Mensen vinden het fijn om te kunnen helpen. Om echt iets (praktisch) te kunnen doen waar je iets aan hebt. Bedenk, als je het lastig vindt om hulp te vragen, dat je hen daarmee blij maakt!

Afhankelijk van de leeftijd van je kinderen, kun je ook een groepsapp maken. Met ouders uit de buurt waar je kinderen af en toe mogen spelen. Zodat jij even je rust kunt pakken. 

En als je kinderen wat ouder zijn: bedenk dan bij wie ze terecht kunnen om hun hart te luchten. Soms praten ze misschien makkelijker met de ouder van een vriend of vriendin. Bedenk wie dat voor jouw kind zou kunnen zijn. Licht die persoon in. Vraag of hij/zij een extra oogje in het zeil wil houden, wanneer jouw kind daar over de vloer komt. 

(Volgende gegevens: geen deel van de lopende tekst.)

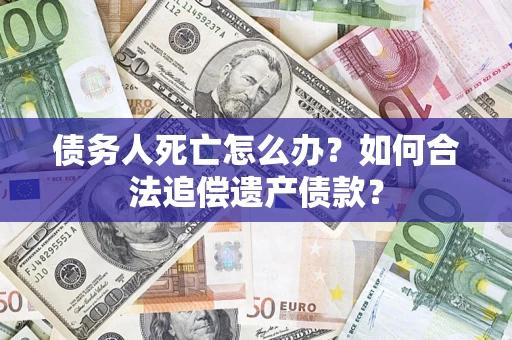 北京债务人死亡怎么办？如何合法追偿遗产债款？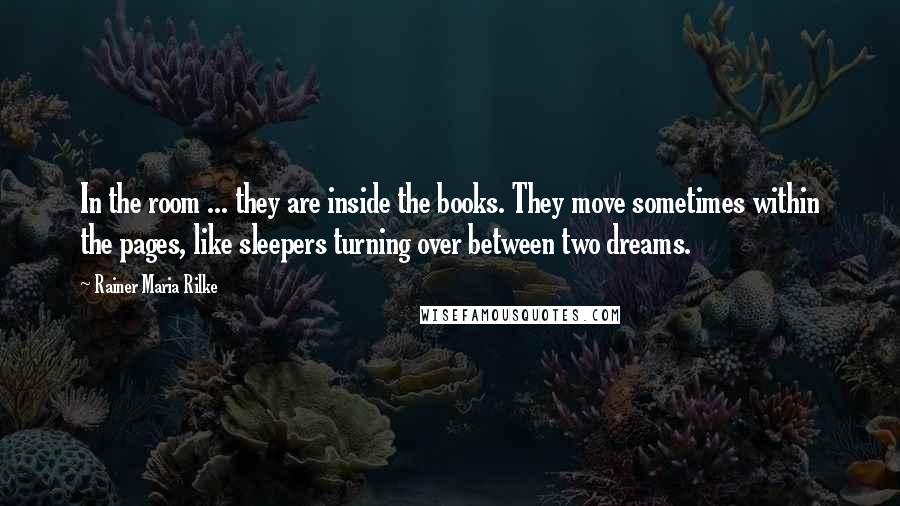 Rainer Maria Rilke Quotes: In the room ... they are inside the books. They move sometimes within the pages, like sleepers turning over between two dreams.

Activiteitendagboek bijhouden

Wat ook enorm veel inzicht kan brengen is het bijhouden van wat je zoal onderneemt. Maak elke dag een opsomming van wat je hebt gedaan aan plus- en aan min activiteiten. Plus activiteiten zijn dingen waar je energie van krijgt. En min activiteiten kosten je energie. 

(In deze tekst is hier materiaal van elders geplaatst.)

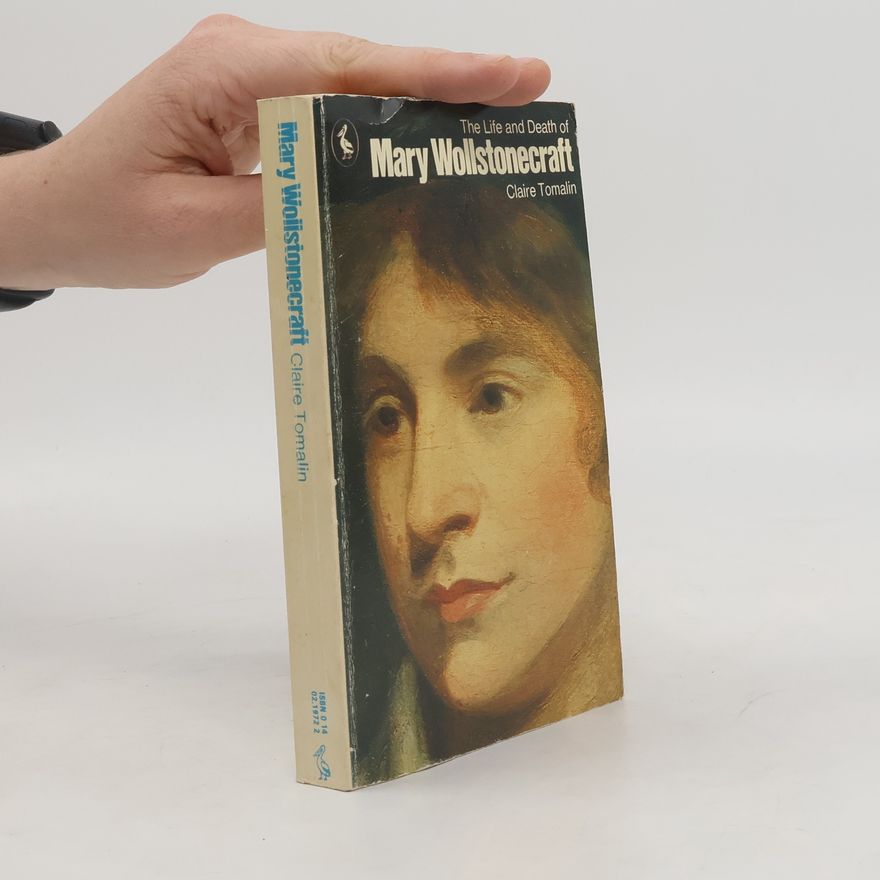 Claire Tomalin The Life and Death of Mary Wollstonecraft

Bepaal vervolgens hoe je dit kunt veranderen als de balans negatief is. Kun je meer plus activiteiten toevoegen? Of wat min activiteiten schrappen?

Bedenk je ook goed dat leuke activiteiten energie brengen, maar tegelijkertijd net zo goed energie kosten. Als het zo leuk/waardevol is dat je het ervoor over hebt daarna even helemaal uitgeteld te zijn, is dat natuurlijk prima. Zolang het maar een bewuste keuze is. En je ruimte voor herstel inruimt in de uren/dagen daarna.

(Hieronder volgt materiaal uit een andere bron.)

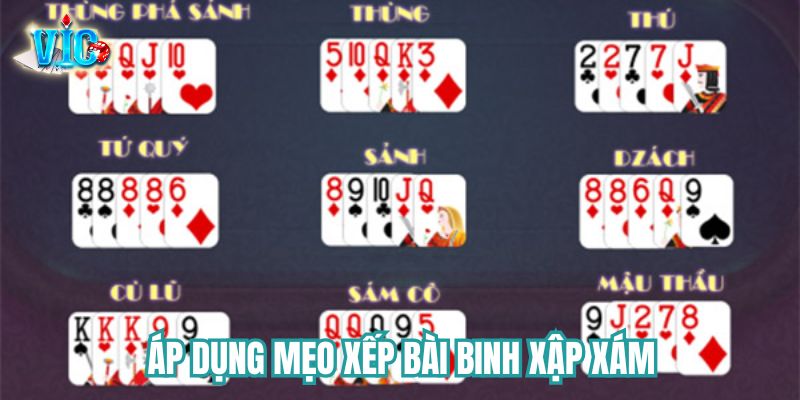 Áp dụng mẹo xếp bài binh xập xám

Min activiteiten schrappen is misschien iets makkelijker om te doen. Het huishouden? Dat is nou echt een taak die je uit handen zou kunnen geven. Aan je partner bijvoorbeeld. Of misschien je kinderen. Die vinden het vaak prettig om ook iets concreets te kunnen doen. En dan is het misschien niet helemaal zoals jij het zou doen, maar wat is nou het belangrijkste?

Misschien kun je je vrienden ook concrete ‘opdrachten’ geven. Zoals boodschappen halen, of even dat pakketje wegbrengen. Simpele dingen. Maar vaak niet iets waar mensen aan denken. “Laat het me weten als ik iets voor je kan doen”. Heb je vast vaak gehoord. Maar waarschijnlijk minder vaak gebruik van gemaakt. Doe dat wel! Mensen willen graag helpen!

Delen en praten

Als laatste: deel ook vooral dat activiteiten dagboek met je partner en kinderen. Dat maakt echt zichtbaar hoe het met jouw energie is. Uitleggen is één ding, maar een plaatje zegt vaak meer. Als je nog jonge kinderen hebt, is het ook handig om een schema met plaatjes ergens zichtbaar in huis op te hangen. Smileys werken daar ook goed bij. Dus als jij even moet rusten, geef dat dan ook aan op dat schema. Of hang iets aan de deurklink van je slaapkamer, waaruit blijkt dat jij even met rust gelaten moet worden.

Het is vaak de oplossing voor veel dingen: communicatie. Neem de ander(en) mee in wat er bij jou speelt. Waar je mee geholpen bent, wat je nodig hebt. En wanneer je er de energie voor hebt, vraag dan ook eens rustig wat het met hén allemaal doet. Zo maak je het een gedeeld probleem en strijd je samen tegen de vermoeidheid, in plaats van alleen!